TASK DETAILS: Please continue the blog posts on composition theory readings below, picking up after their final sentence.

SOURCE DOCUMENT:
** Begin **
Tuesday, February 24, 2009

Kratzke

In his article “Recopying to Revise,” Kratzke decries the superficiality that has taken over the modern classroom. He blames democratization and multiculturalism for a “dummy down effect,” a political correctness that includes differences by ignoring them in the name of being “easy, free, forgiving, attentive, comfortable, interesting, unchallenging, fun.” He also blames the computer. He quotes Neitzche: “our writing equipment takes part in the forming of our thoughts.” The spell and grammar check give students a false notion that the machine is correcting their errors; the instantaneous of information made available gives even scholars a sense of the transitory nature of knowledge, how rapidly it moves.
To offset this superficiality, Kratzke would have students return to a pre-computer mode of composition which included recopying a paper before it is handed in. In recopying the paper, a student is almost automatically inclined to revise it. Recopying is almost a metaphor for reflection. Writing a first draft is an experience, but the meaning of a draft is shaped by revision in the same way that reflection is a way of processing experience for its deeper meaning.

Monday, February 23, 2009

students and statistics

In this study, authors Brammer and Rees try to quantify a notoriously unquantitative process. They attempt to measure subjectivity, something only a social constructivist would attempt. They attempt to measure what any expressivist or sane person would only try to describe in qualitative terms, if they tried at all.
The authors do make an interesting point when they point out that peer review, a staple of expressivist-introduced process, now occupies the same ubiquitousness in the classroom that the current-traditional approach once did. As such, it has become a matter of faith among teachers—a faith that is shared occasionally by students 31.1 percent of the time and usually shared 32.6 percent of the time.
I don’t have anything against a scientific point of view. Science and mathematics are subtle tools for understanding the world and the mind. Science is about measuring and being objective, quantifying data. I don’t even mind pseudo-science that imaginatively explores some aspect of the inner and outer universe in quantitative and qualitative terms--as long as it is done as a matter of arousing wonder and speculation. But this article did bother me for what I saw as a presumptuous use of quantitative terms to make qualitative judgments.
I didn’t mind the authors’ interpreting the data as saying that students who had been schooled in how to respond in peer review were more prone to view the process favorably. But the classification of responses into the categories of satisfactory and unsatisfactory (since it was a scientific study, they didn’t use “good” and “bad”) was problematic. I think it has to do with the number of students (20%) who “would not participate in peer review if were not required—even though they found it helpful.” That would seem to cast doubt on the categories of satisfactory and unsatisfactory. The student who said that “Peers never seemed to be willing to be open and give honest feedback” was “coded as negative.” But maybe he gave that response because he had begun to suspect that he wasn’t being honest and open with them—the value of peer review may have been that it made the student’s dishonesty with himself a little closer to awareness. This isn’t to say that students should be forced to do what they don’t like—I’m only saying that quantifying subjective reactions is an unscientific process. And how the authors could conclude that the statistics show that we "need more emphasis on peer review as a global activity" is beyond me.

Bizzell

Male/female has an even longer history than conservative/liberal of organizing public discourse into two separate camps. Male is associated with aggression, ego, separateness, rationality—female with nurturing, the unconscious, connectedness, intuition. No how many times actual existential beings prove the generalizations false, the generalizations persist and their effect on human life is as constant and obvious as sunlight and gravity. Composition theory seems to be taking shape in my mind (admittedly male, even if I am extremely left-handed) in relation to these age old polarities.
** End **
(Entries from a dataset)
** Begin **
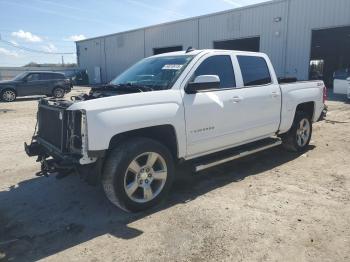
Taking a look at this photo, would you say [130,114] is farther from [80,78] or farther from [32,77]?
[80,78]

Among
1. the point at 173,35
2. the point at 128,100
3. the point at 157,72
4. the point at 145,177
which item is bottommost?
the point at 145,177

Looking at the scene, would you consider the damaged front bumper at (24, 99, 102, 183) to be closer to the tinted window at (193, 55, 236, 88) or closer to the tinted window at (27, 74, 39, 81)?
the tinted window at (193, 55, 236, 88)

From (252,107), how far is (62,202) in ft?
10.3

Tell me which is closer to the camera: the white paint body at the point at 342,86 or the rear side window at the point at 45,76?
the white paint body at the point at 342,86

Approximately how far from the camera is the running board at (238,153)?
15.6ft

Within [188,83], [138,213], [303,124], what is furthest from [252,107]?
[138,213]

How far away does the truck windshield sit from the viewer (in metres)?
4.54

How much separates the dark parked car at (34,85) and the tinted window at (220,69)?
16294 mm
** End **
RESULT OF THIS EXERCISE:
Lunsford and Bizzell seem to define the female influence on composition. They stress the social context of a student. Bartholomae also stressed that social context, but as a sort of threatening, hegemonic influence that the individual had to fight against through rigorous rationality. Lunsford and Bizzell stress social context in a more benign way: as the natural setting from whence an individual comes and, even more importantly, the goal towards which an individual should strive, the place where he or she is integrated into the world of others.

Lunsford’s emphasis on collaboration seems paradigmatic of a female methodology. So, too, does Bizzell’s theory of a “holistic” manner of teaching. In my imagination, I can see her listening to two men arguing the points of inner and outer directed methods. She listens with, if not outright disgust, at least with impatience as the two ramble on and on. She sees them as two men who are so egotistically wrapped up in individual theories that they’ve lost contact with life on earth. Holistic teaching is something that is ultimately perceived through intuition, not rationalization.

I don’t mean to imply stereotypes when I talk of male and female principles. Although I’ve never met the women, I doubt that Lunsford and Bizzell got where without being aggressive individuals. I’m sure they fought against the stereotypical reception of their ideas even as the propounded the larger principles which supported the ideas. They probably had to fight those who saw collaboration as another form of gossip and holistic teaching as an inability to decide one way or the other.

I tend to get lost in theory. Shaynee’s comment that a teacher had to look at the goals of his or her students reminded me again of the context of teacher. When I think of teaching, I think of college—and not always undergraduate teaching. Most of theories we are studying seem aimed at that level. But for a teacher whose students are not demographically destined for the university, how does one find a method of teaching so that exceptions can be inspired and challenged while acknowledging the fundamental validity of not moving on. Male theory seems to be a one size fits all sort of thing—female theory seems more . . . contextual.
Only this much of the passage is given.